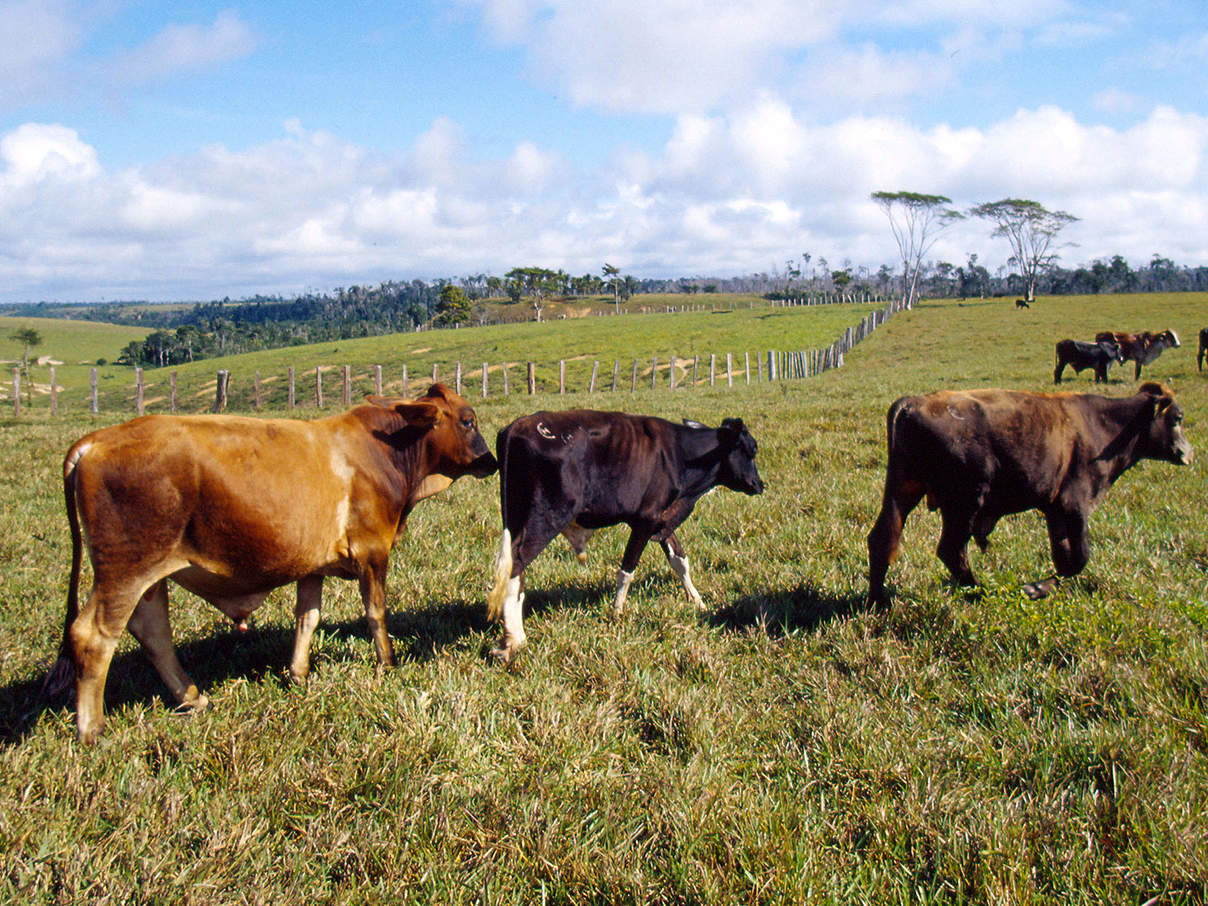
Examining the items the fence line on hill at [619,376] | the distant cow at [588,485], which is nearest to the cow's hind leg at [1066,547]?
the distant cow at [588,485]

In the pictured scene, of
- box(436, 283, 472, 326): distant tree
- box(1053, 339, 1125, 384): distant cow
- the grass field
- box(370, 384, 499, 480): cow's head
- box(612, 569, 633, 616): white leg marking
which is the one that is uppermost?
box(436, 283, 472, 326): distant tree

--- WHAT THE TASK ASKS ---
Return every one of the entries above word for word, omitting the pictures.

--- FULL SOLUTION ---
Examining the items the fence line on hill at [619,376] | the distant cow at [588,485], which is nearest to the cow's hind leg at [1066,547]?
the distant cow at [588,485]

In the pictured scene, of
- box(436, 283, 472, 326): distant tree
- box(1053, 339, 1125, 384): distant cow
- the grass field
- box(370, 384, 499, 480): cow's head
- box(612, 569, 633, 616): white leg marking
which is the one that is uppermost?
box(436, 283, 472, 326): distant tree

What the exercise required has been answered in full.